» **DATI IN INGRESSO**

※

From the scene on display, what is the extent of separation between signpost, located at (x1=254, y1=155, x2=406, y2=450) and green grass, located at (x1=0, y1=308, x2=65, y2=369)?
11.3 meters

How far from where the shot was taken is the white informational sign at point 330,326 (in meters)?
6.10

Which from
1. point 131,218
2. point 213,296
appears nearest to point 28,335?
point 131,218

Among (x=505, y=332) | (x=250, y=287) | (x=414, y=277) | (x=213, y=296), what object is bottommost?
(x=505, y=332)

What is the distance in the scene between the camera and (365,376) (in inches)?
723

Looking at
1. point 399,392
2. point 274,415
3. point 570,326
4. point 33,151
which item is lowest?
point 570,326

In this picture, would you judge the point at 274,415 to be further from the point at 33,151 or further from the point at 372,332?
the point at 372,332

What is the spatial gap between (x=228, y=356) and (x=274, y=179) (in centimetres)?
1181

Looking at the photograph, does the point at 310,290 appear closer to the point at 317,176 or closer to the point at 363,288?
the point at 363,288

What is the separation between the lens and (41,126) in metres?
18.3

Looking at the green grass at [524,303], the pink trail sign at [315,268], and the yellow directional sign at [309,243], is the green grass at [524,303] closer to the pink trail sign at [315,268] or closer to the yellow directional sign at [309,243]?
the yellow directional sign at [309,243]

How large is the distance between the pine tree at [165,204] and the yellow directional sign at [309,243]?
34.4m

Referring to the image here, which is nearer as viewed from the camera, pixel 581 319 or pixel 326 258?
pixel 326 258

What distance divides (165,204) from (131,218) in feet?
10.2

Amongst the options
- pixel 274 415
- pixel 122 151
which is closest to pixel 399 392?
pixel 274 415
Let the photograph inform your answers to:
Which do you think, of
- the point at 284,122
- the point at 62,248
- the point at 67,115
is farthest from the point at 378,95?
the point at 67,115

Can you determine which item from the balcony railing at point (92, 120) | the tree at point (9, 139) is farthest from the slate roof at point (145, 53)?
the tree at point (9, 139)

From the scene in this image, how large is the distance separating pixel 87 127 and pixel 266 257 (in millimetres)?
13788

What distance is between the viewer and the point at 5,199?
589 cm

※

» **OBIETTIVO**
Rinomini "green grass" in "lawn" in tutte le voci e le riporti per intero, senza altre modifiche.

» **SOLUZIONE DELL'ESERCIZIO**
From the scene on display, what is the extent of separation between signpost, located at (x1=254, y1=155, x2=406, y2=450) and lawn, located at (x1=0, y1=308, x2=65, y2=369)?
11.3 meters

How far from where the shot was taken is the white informational sign at point 330,326 (in meters)?
6.10

Which from
1. point 131,218
2. point 213,296
appears nearest to point 28,335?
point 131,218

Among (x=505, y=332) | (x=250, y=287) | (x=414, y=277) | (x=213, y=296), what object is bottommost?
(x=505, y=332)

What is the distance in the scene between the camera and (365,376) (in inches)?
723

Looking at
1. point 399,392
2. point 274,415
3. point 570,326
4. point 33,151
which item is lowest?
point 570,326

In this picture, would you judge the point at 274,415 to be further from the point at 33,151 or further from the point at 372,332?
the point at 372,332

What is the spatial gap between (x=228, y=356) and (x=274, y=179) (in centimetres)?
1181

Looking at the photograph, does the point at 310,290 appear closer to the point at 317,176 or closer to the point at 363,288?
the point at 363,288

What is the separation between the lens and (41,126) in metres?
18.3

Looking at the lawn at [524,303], the pink trail sign at [315,268], and the yellow directional sign at [309,243], is the lawn at [524,303] closer to the pink trail sign at [315,268] or closer to the yellow directional sign at [309,243]?
the yellow directional sign at [309,243]

How large is the distance between the pine tree at [165,204] and the yellow directional sign at [309,243]?
34.4m

Referring to the image here, which is nearer as viewed from the camera, pixel 581 319 or pixel 326 258?
pixel 326 258

What distance divides (165,204) from (131,218) in feet?
10.2

Amongst the options
- pixel 274 415
- pixel 122 151
which is closest to pixel 399 392?
pixel 274 415
Let the photograph inform your answers to:
Which do you think, of
- the point at 284,122
- the point at 62,248
- the point at 67,115
is farthest from the point at 378,95?
the point at 67,115

Can you determine which item from the balcony railing at point (92, 120) | the tree at point (9, 139) is farthest from the slate roof at point (145, 53)?
the tree at point (9, 139)

From the scene in this image, how large is the distance separating pixel 87 127 and pixel 266 257 (in millimetres)?
13788

What distance is between the viewer and the point at 5,199?
589 cm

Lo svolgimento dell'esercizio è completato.